Mes prisons

[Incipit]

I

Rue Chaptal. Presque au coin de la rue Blanche, à droite en venant de Notre-Dame de Lorette. Une grille monumentale sur une cour pavée, menant au réfectoire de la pension L… À main droite, une petite porte donnant accès à l’intérieur de l’établissement, aux côtés de laquelle, accrochés, deux panneaux noirs portaient en lettres d’or les sciences et arts divers enseignés dans l’établissement. Un immense mur avec des défenses interminablement longues, en lourds caractères officiels à demi effacés par les intempéries, d’afficher et de déposer des ordures, en vertu de telles et telles lois de telles années déjà très anciennes, et, derrière, le dépassant d’à peu près un mètre et demi, les constructions basses des études et des dortoirs.

Tout cela disparu depuis cinq ou six ans pour faire place, bien entendu, à de belles maisons de rapport à des trente-six étages au-dessus de l’entresol.

C’était là qu’il y a trop longtemps je commençais mes « études » après avoir achevé d’apprendre à lire, à écrire — et à compter (mal) dans une petite classe élémentaire…

J’étais en septième au lycée Bonaparte où la pension nous conduisait deux fois par jour ; mais comme je me trouvais en retard, vu quelque fièvre muqueuse que j’avais eue, on me donnait des répétitions, et c’était le maître de pension, le père L… qui nous inculquait, car nous étions plusieurs, dont quelques cancres — desquels pas encore moi — les principes de la latinité, non sans une extrême patience parfois, tout de même, en défaut, témoin ce qui va brièvement suivre.

Rosa, la rose, n’avait plus que peu de mystères pour moi. Puer bonus, mater bona…, pensum bonum, non plus. J’avais franchi, non sans encombres, cette passe dangereuse du qui, quae, quod, et, en attendant l’affre déjà soupçonnée de ce « que retranché ! » non moins que les écueils d’une heureusement encore lointaine syntaxe, j’en étais à la seconde conjugaison des verbes actifs.

C’est de legere qu’il retournait un certain jour.

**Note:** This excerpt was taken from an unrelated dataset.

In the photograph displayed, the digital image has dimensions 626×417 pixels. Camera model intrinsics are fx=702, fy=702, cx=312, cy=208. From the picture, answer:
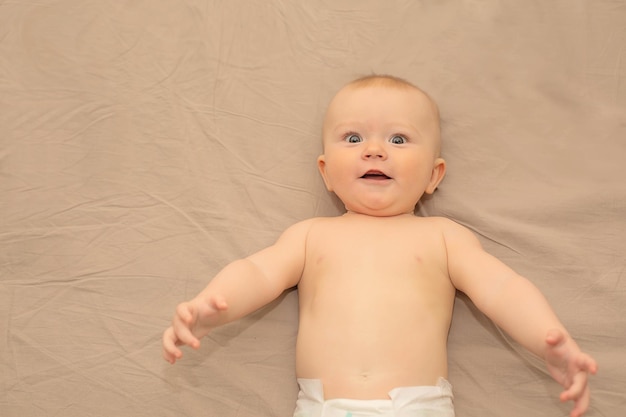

J’ai encore présent le théâtre de ces matinées plutôt ennuyeuses en somme pour des gamins à peine sevrés de papa et de maman. Un cabinet garni d’un vaste bureau, d’une chaise-fauteuil dossier d’acajou, siège de cuir, d’un banc et d’une table percée de trous où des encriers en plomb à l’usage des « élèves » que nous étions. De temps en temps la leçon se trouvait interrompue par l’entrée d’un tambour de la Garde Nationale, bonnet de police noir à bordures quadrillées et à gland rouge et blanc, venant déposer quelque rapport au bas duquel notre maître, capitaine adjudant-major, mettait sa signature, et, disparaissant dans le salut militaire auquel le père L… répondait en soulevant sa calotte de velours ramagée de soie bleue.

Ce jour-là :

— Verlaine, conjuguez legere.

Lego ; je lis, legis, tu lis, etc.

— Bien. L’imparfait?

Legebam, je lisais, etc.

— Parfait. Le prétérit?

Moi tout frais émoulu de la première conjugaison.

Legavi.

Legavi ?

« Lexi », me souffla un de mes camarades, plus « fort » que moi, de la meilleure foi du monde.

Moi, sûr de mon fait :

Lexi, m’sieu.

Legavi ! Lexi ! hurla littéralement le patron, dressé sur ses chaussons à talons, pourpre, presque écumant, tandis que sa robe de chambre bleu marine à doublure capitonnée rouge flottait autour de ses assez maigres jambes atteintes de vagues rhumatismes, et qu’un trousseau de clefs vigoureusement lancé allait frapper le mur à gauche de ma tête prise à deux mains et renforcée dans mes épaules, tôt suivi d’un dictionnaire de Noël et Quicherat, presque un Bottin, qui vint s’écrabouiller à droite de ma tête sur le mur en question. Une double maladresse sans doute intentionnelle après tout.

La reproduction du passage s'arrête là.